>> BEGIN DOCUMENT SEGMENT

Counsel did not disclose the nature of his fee-sharing agreement until he filed his Fee Application well over a year after tfye commencement of the case. Even then he did not file the Amended Disclosure until after the Court questioned him regarding the discrepancy between his initial Disclosure of Compensation and the Fee Application. And this is true notwithstanding the fact that the Retainer Agreement expressly acknowledges the likelihood that an attorney other than Mr. Cahn might be hired to “work on” the Debtor’s case.

Id.

Here, as previously found, there is nothing in the record indicating that KB concealed the Co-Counsel Agreement or intentionally misled the Court. To the contrary, KB attached a copy of the Co-Counsel Agreement to the Employment Application, although the implications of that agreement were not expressly disclosed in the Employment Application and went initially unnoticed by the Court. Had the Court focused on the terms of the Co-Counsel Agreement earlier in the Second Bankruptcy Case and voiced its concerns, KB would have had the opportunity to resolve this issue prior to incurring significant fees. Moreover, in Egwu, the attorney involved in the fee-sharing agreement did a poor job representing the debtor, which appeared to be a contributing factor to the disallowance of fees. Id. (“While there were valuable services rendered, that value is clouded by the mismanagement of the Debtor’s Section 341 meeting and in court representation of which the fee-sharing arrangement was part and parcel.”). The record before this Court, however, clearly establishes that KB was both competent and diligent in prosecuting the Debtor’s claims in the Adversary Proceeding. Although the Court will reduce KB’s allowed fees for its failure to make adequate and complete disclosures in relation to the Co-Counsel Agreement (see § III.B, supra), it will not disallow KB’s fees in full. Thus, the objection is partially sustained as set forth herein.

>> END DOCUMENT SEGMENT
>> BEGIN LISTING

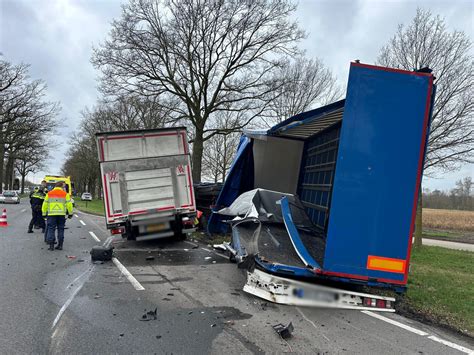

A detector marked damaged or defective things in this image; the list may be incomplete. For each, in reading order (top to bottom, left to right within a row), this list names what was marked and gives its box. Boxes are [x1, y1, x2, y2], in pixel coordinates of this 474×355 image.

damaged white truck [96, 127, 196, 242]
broken truck panel [209, 62, 436, 290]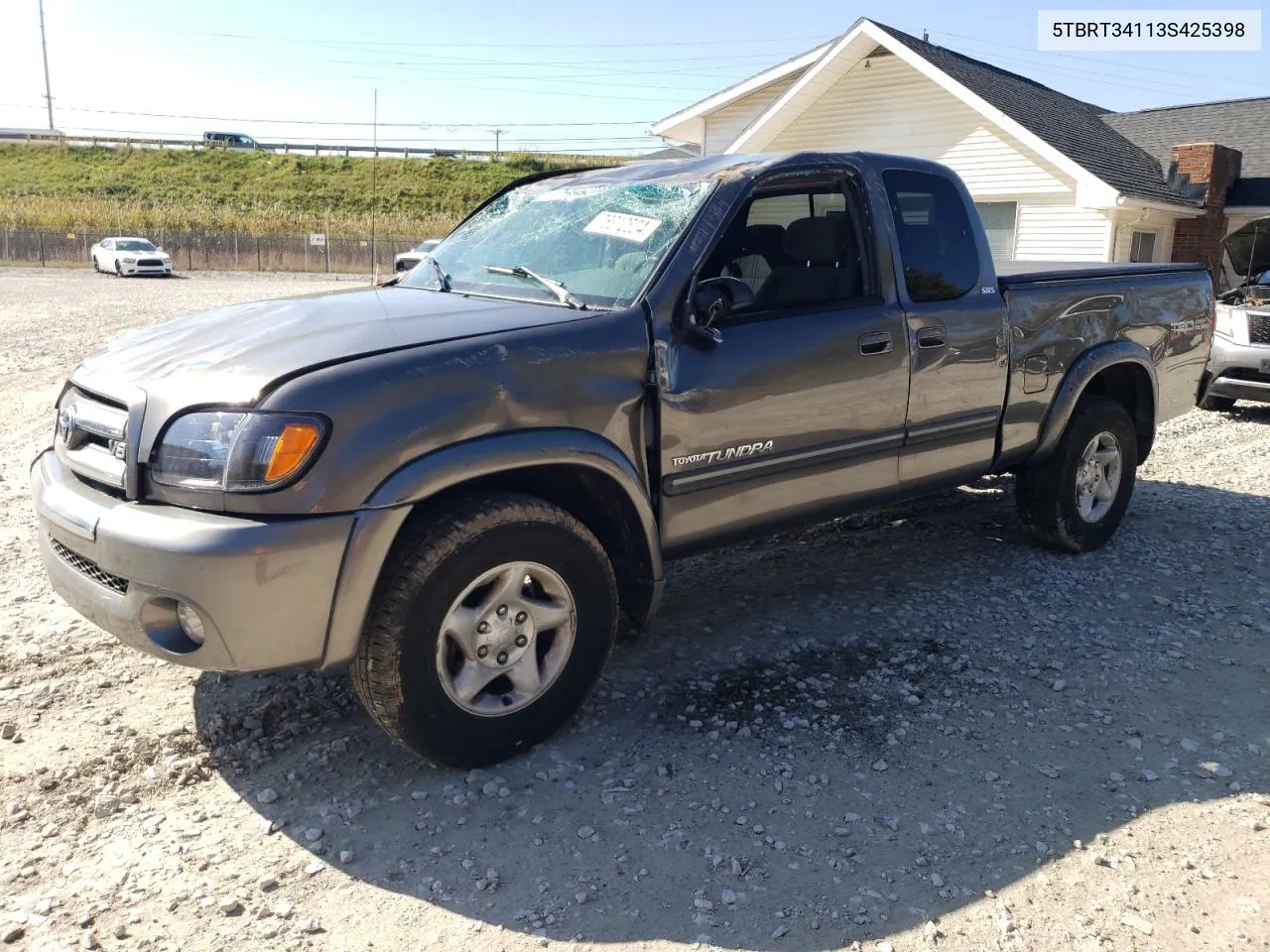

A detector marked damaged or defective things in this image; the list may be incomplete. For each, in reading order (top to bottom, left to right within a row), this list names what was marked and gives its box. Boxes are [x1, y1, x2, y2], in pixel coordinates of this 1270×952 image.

shattered windshield [401, 175, 715, 309]
damaged pickup truck [32, 155, 1208, 767]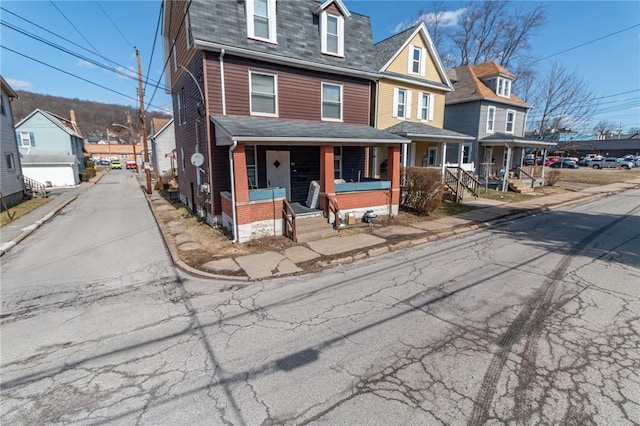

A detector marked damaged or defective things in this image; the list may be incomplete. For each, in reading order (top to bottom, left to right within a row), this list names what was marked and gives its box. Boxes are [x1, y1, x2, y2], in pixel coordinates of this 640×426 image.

cracked asphalt road [1, 171, 640, 424]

>> END LISTING

* SET EXERCISE 1 *
Which documents does the court's fee ruling refer to by a capitalized title, such as an application, agreement or disclosure?
* SET EXERCISE 2 *
Duplicate the court's fee ruling from "Counsel did not" up to and including "the Debtor’s case.".
* SET EXERCISE 3 *
Pick up the court's fee ruling after its final sentence and carry it forward.
The listing has no connection to the court's fee ruling.

* EXERCISE RESPONSE 1 *
Fee Application, Amended Disclosure, Disclosure of Compensation, Retainer Agreement, Co-Counsel Agreement, Employment Application

* EXERCISE RESPONSE 2 *
Counsel did not disclose the nature of his fee-sharing agreement until he filed his Fee Application well over a year after tfye commencement of the case. Even then he did not file the Amended Disclosure until after the Court questioned him regarding the discrepancy between his initial Disclosure of Compensation and the Fee Application. And this is true notwithstanding the fact that the Retainer Agreement expressly acknowledges the likelihood that an attorney other than Mr. Cahn might be hired to “work on” the Debtor’s case.

* EXERCISE RESPONSE 3 *
Nationstar further argues that, if KB’s fees and expenses are not disallowed in full, they should be reduced by: (1) a minimum of 25%, since that is the amount KB agreed to share with Allmand, (2) amounts incurred prior to KB filing the Complaint, (3) amounts incurred after the Debtor rejected Nationstar’s proposed settlement, (4) amounts incurred related to the Debtor’s requests for information and notices of error, (5) amounts incurred in filing an amended claim objection, and (6) amounts incurred after the date of the Nationstar Settlement; Nationstar also objects to the allowance of KB’s fees based on certain of the Johnson factors, as discussed further below.

Taking these in turn, Nationstar first alleges that KB has overstated its fees by at least 25%, which is the amount of fees it agreed to share with Allmand. The Court disagrees. As explained below in the analysis of the Johnson factors, with very limited exceptions, KB’s fees are allowable under the review standards imposed by the Bankruptcy Code and Fifth Circuit precedent. The fact that KB agreed to share a portion of its fees with Allmand does not equate to KB not having earned those fees in the first instance. As previously discussed, however, the Court will reduce KB’s fees by 25% in acknowledgement of its entry into the Co-Counsel Agreement and its failure to adequately disclose its connections with Allmand. See § III.B, supra.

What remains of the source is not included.